Une fois la crise actuelle passée, les pays du golfe Persique rechercheront plus activement de nouvelles voies pour réduire leur dépendance à l’égard de cette artère. Riyad exploite déjà l’oléoduc Est-Ouest vers la mer Rouge, et Abou Dhabi dispose de la liaison Habshan-Foujairah vers le golfe d’Oman. Les Émirats arabes unis accélèrent la construction d’un nouvel oléoduc vers Fujaïrah afin d’augmenter leurs exportations en contournant le détroit d’Ormuz. Mais d’autres producteurs du Golfe, notamment le Koweït, l’Irak, le Qatar et Bahreïn, restent bien plus vulnérables au goulot d’étranglement d’Ormuz.

Tant Moscou que Pékin s’attendent à une militarisation accélérée de la région, les pays du golfe Persique ayant fait l’expérience directe de l’incapacité des États-Unis à les protéger contre des frappes iraniennes. La signature du protocole d’accord ne diminuera pas le sentiment d’urgence qui anime les États de la région pour renforcer leurs défenses aériennes et leurs propres capacités militaires.
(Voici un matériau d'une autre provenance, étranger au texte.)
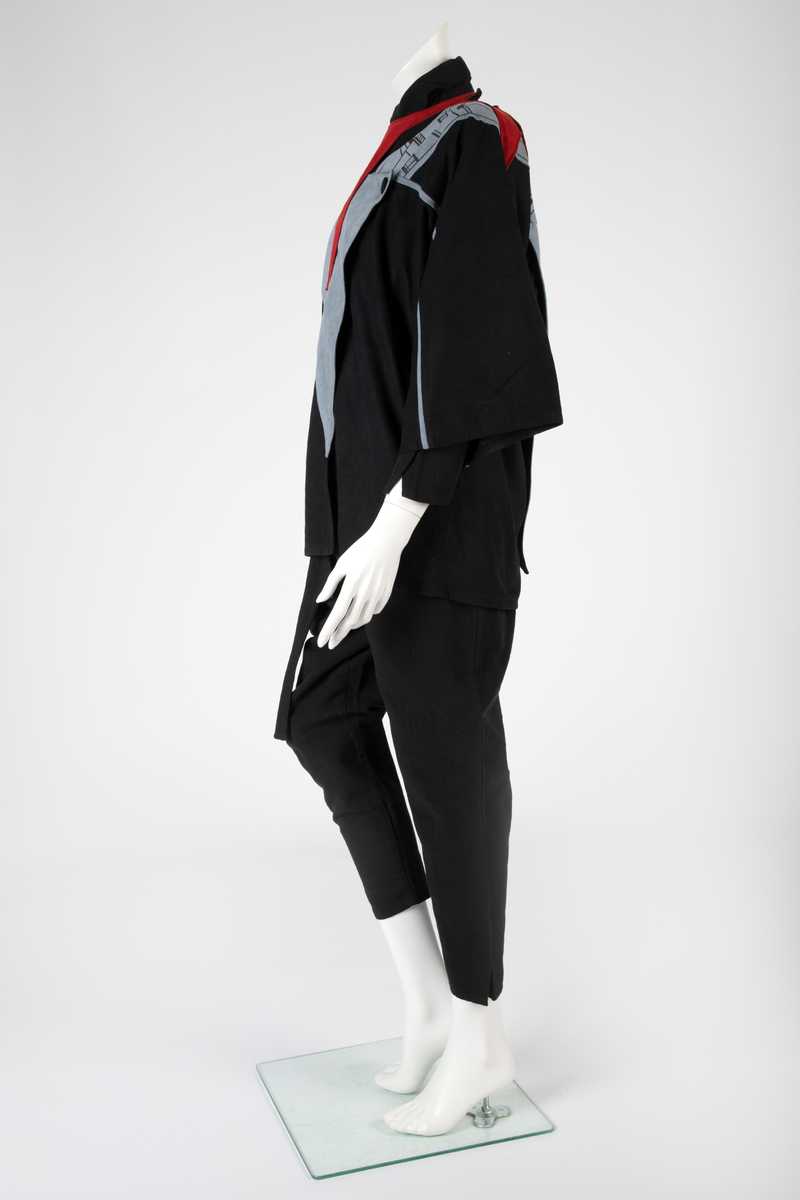 Kvinnedrakt bestående av jakke, overall og belte. Jakken er av svart semsket skinn, åpen foran og asymmetrisk knappet med en knapp på venstre skulder og en knapp i brysthøyde. Jakken har kimonolignende ermer med åpning i armhulene. Foran og bak, over skuldrene, delvis påsydd, delvis løsthengende grått skinn med påtrykt geometrisk mønster i svart. Det grå stykket går ned i en løsthengende spiss bak. Oppå skuldrene rødt semsket skinn. Over det grå stykket et lignende, men mindre stykke i rødt semsket skinn og bak et enda mindre stykke i svart semsket skinn, alle med spiss trekantform. Jakken er helfôret med syntetisk silke. Overallen er vid og av kraftig, svart bomullsstoff i ripsartet vevning. Overallen er åpen foran med skjult knapping. Buksebenene er vide øverst og smalner nedover med en liten splitt. Ermene er likedan. Påsydd krage med spisser. Til overallen hører et langt knyttebelte i samme stoff. Beltet er bredt på midten og smalner mot endene.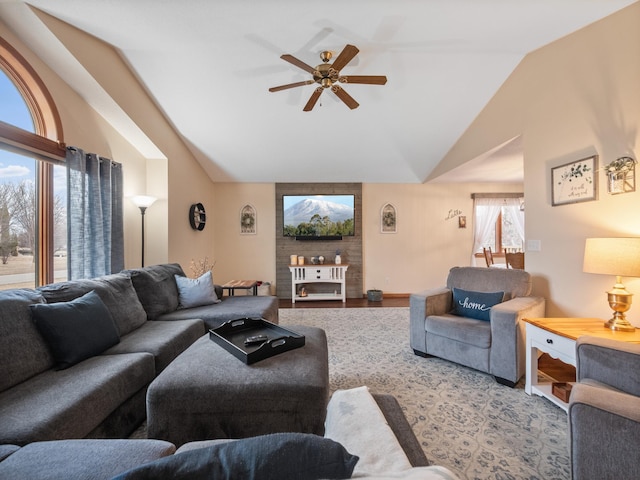 living area featuring lofted ceiling, wood finished floors, and a ceiling fan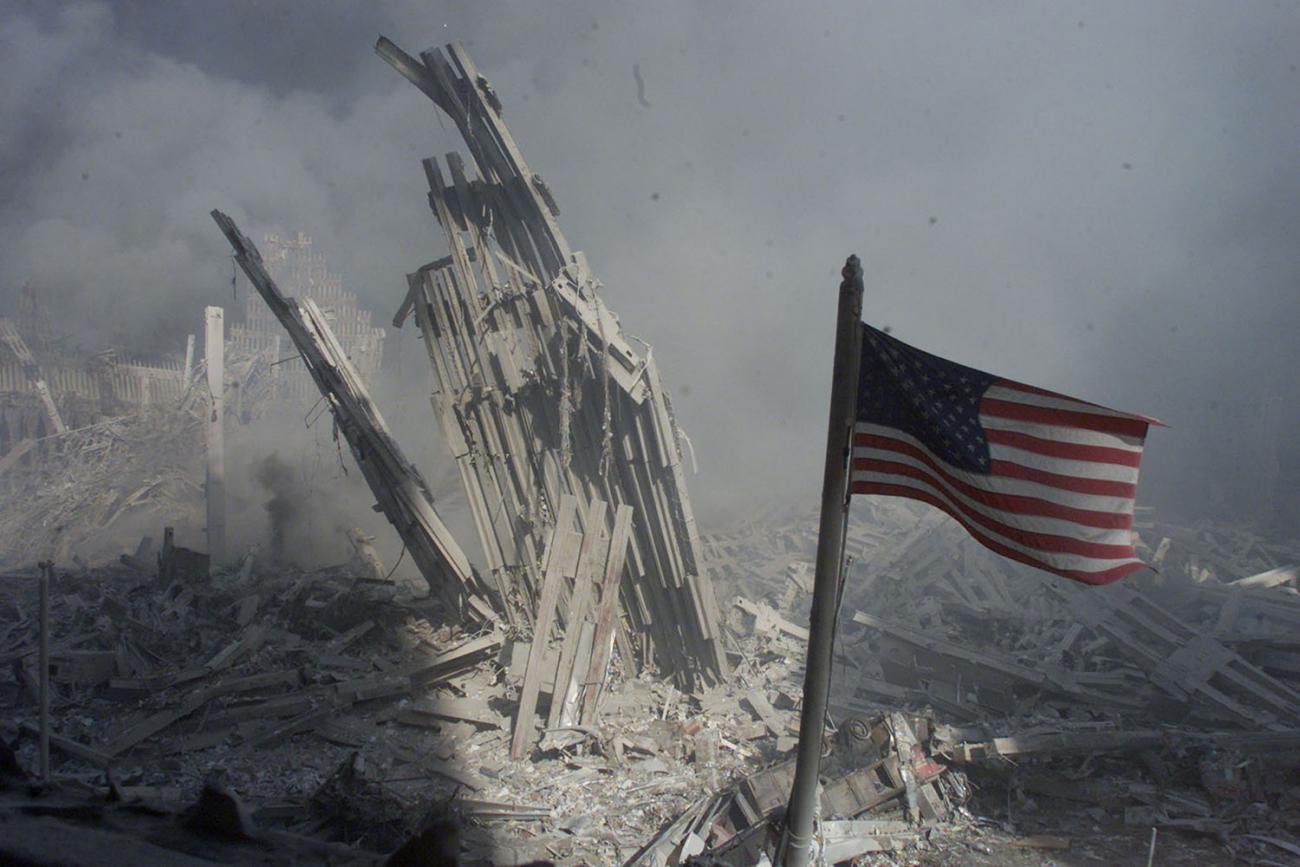 The photo shows a piece of the tower base shorn off at ground level with the American flag waving through the grim haze in the foreground. 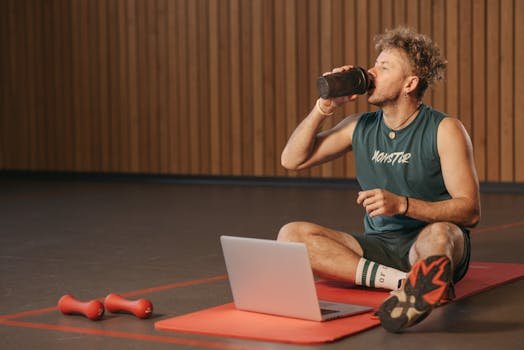 Man Drinking from a Tumbler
Bien entendu, Pékin et Moscou, en tant qu’exportateurs d’armes, s’efforceront de se tailler une part du gâteau.

En fin de compte, ni la Chine ni la Russie ne s’attendent à ce que le protocole d’accord mette fin au conflit ; elles envisagent plutôt que, dans le meilleur des cas, le cadre de ce protocole d’accord accordera un répit aux protagonistes. Beaucoup dépendra de la manière dont ces derniers mettront à profit cette accalmie pour œuvrer de manière proactive à l’instauration d’un règlement durable — ou, au contraire, pour se préparer à une nouvelle escalade.

Par ailleurs, la déclaration des dirigeants du G7 sur les questions géopolitiques, publiée à l’issue du sommet, a consacré une part importante aux développements au Moyen-Orient, dans un ton quelque peu tendancieux tout en harmonisant les positions respectives des États-Unis et de leurs alliés du G7. Il est intéressant de noter que Trump a assisté jusqu’au bout aux débats fastidieux du sommet du G7, qui a duré deux jours.

Un élément concret de la déclaration du G7 est l’accord selon lequel « l’initiative multinationale, indépendante et défensive menée par la France et le Royaume-Uni peut jouer un rôle important pour faciliter la reprise du trafic maritime dans le détroit d’Ormuz en protégeant les navires marchands, en rassurant les opérateurs de transport maritime et en contribuant à vérifier que toutes les mines ont été retirées ».

 Certes, le G7 continue de considérer l’Iran comme une force perturbatrice, tandis que, de son côté, Téhéran ressentira l’ingérence de l’E-3 [France, Royaume-Uni et Allemagne] comme une offense. Il est utile de rappeler dans ce contexte que l’E-3 est tout autant responsable de la mort du JCPOA que l’était Trump.

Dans un contexte aussi tumultueux, il n’est pas surprenant que M. Qalibaf ait évoqué l’idée d’un « bloc régional » entre l’Iran et la Chine. Coïncidence ou non, le ministre chinois des Affaires étrangères, Wang Yi, s’est également entretenu par téléphone mercredi avec son homologue iranien, Abbas Araghchi, pour exprimer sa solidarité avec l’Iran.

Un communiqué de Xinhua indique que Wang a réaffirmé que « la Chine a toujours soutenu les revendications raisonnables et légitimes de l’Iran ainsi que ses efforts pour préserver sa propre souveraineté et sa sécurité ». Wang a notamment souligné que la question de la navigation dans le détroit d’Ormuz « devait être traitée de manière appropriée ». Il a ajouté que « la Chine est prête à renforcer la communication et la coordination avec l’Iran, et continuera à contribuer à la paix et à la stabilité régionales ».

Il convient de noter que, parmi les États du golfe Persique, seuls les Émirats arabes unis et le Qatar ont été invités au sommet du G7 — ou, peut-être, ont accepté l’invitation du G7. L’Arabie saoudite, le Koweït, Bahreïn et Oman brillaient par leur absence. On peut imaginer que Wang Yi est taillé pour jouer un rôle central en tant qu’artisan de l’unité dans la période d’incertitude qui s’annonce.